+++ Data shown +++
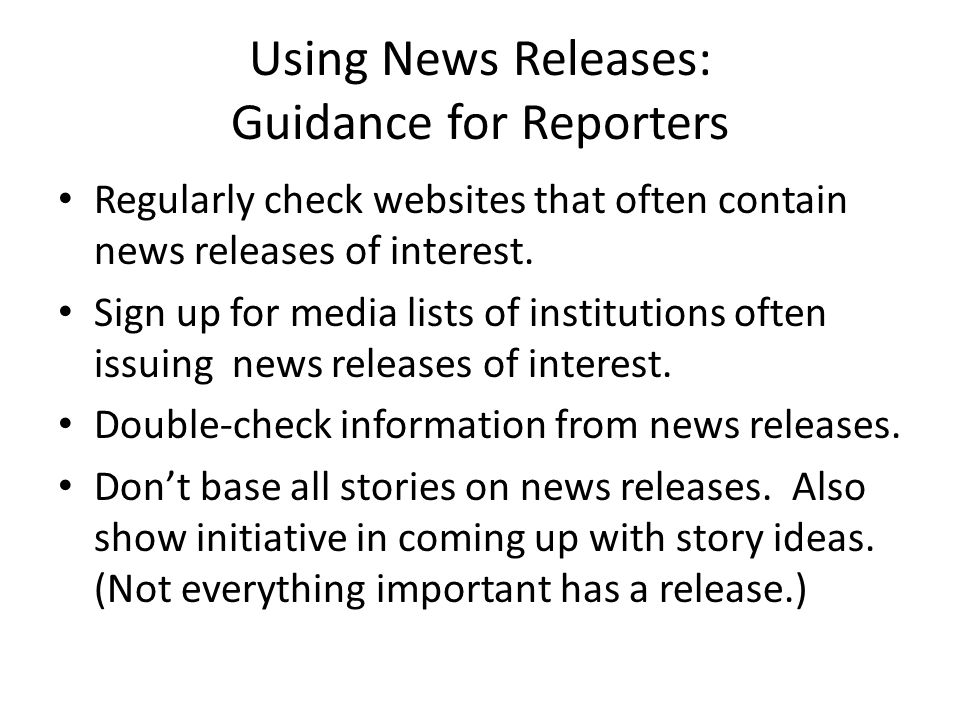 Using News Releases: Guidance for Reporters Regularly check websites that often contain news releases of interest.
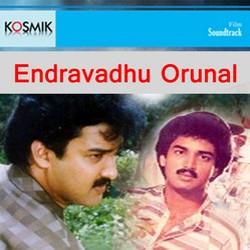 Endravadhu Orunal songs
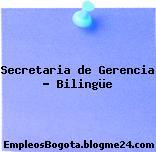 SECRETARIA DE GERENCIA BILINGUE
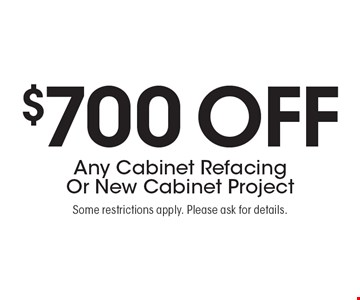 $700 off Any Cabinet Refacing Or New Cabinet Project. Some restrictions apply. Please ask for details.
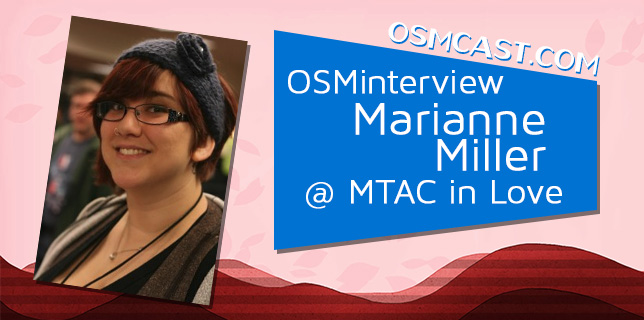 OSMinterview! Marianne Miller @ MTAC In Love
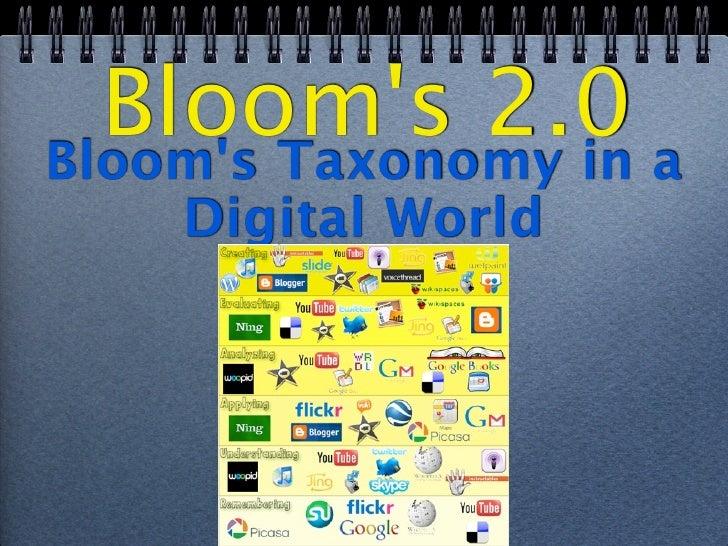 Bloom's 2.0 a Bloom's Taxonomy in     Digital World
+++
# Work to be completed
The answer is the full listing above, repeated exactly, with its pictures removed.

# Your response
 Using News Releases: Guidance for Reporters Regularly check websites that often contain news releases of interest.
 Endravadhu Orunal songs
 SECRETARIA DE GERENCIA BILINGUE
 $700 off Any Cabinet Refacing Or New Cabinet Project. Some restrictions apply. Please ask for details.
 OSMinterview! Marianne Miller @ MTAC In Love
 Bloom's 2.0 a Bloom's Taxonomy in     Digital World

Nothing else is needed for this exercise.